## [Your instructions]
Retype, without pictures, the line holding "دانلود آهنگ فرشاد" and each line below it through the final line.

Exercise data START

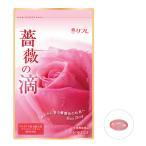 バラ フレグランス エチケット リフレ ローズサプリ 薔薇の滴(ばらのしずく) 1袋62粒(約1ヵ月分)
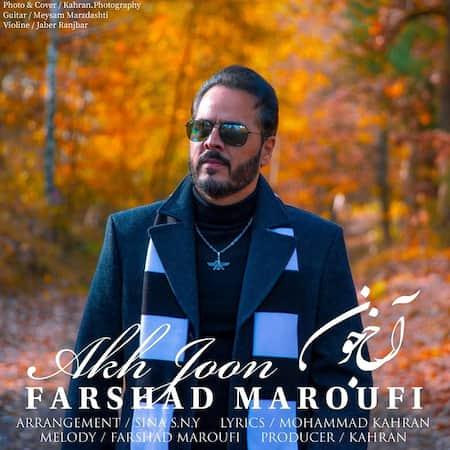 دانلود آهنگ فرشاد معروفی آخ جون Farshad Maroufi Akh Joon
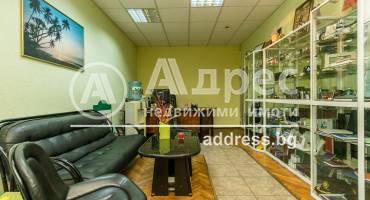 Офис, Варна, Общината, 451021, Снимка 1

Exercise data END

## [Solution]
 دانلود آهنگ فرشاد معروفی آخ جون Farshad Maroufi Akh Joon
 Офис, Варна, Общината, 451021, Снимка 1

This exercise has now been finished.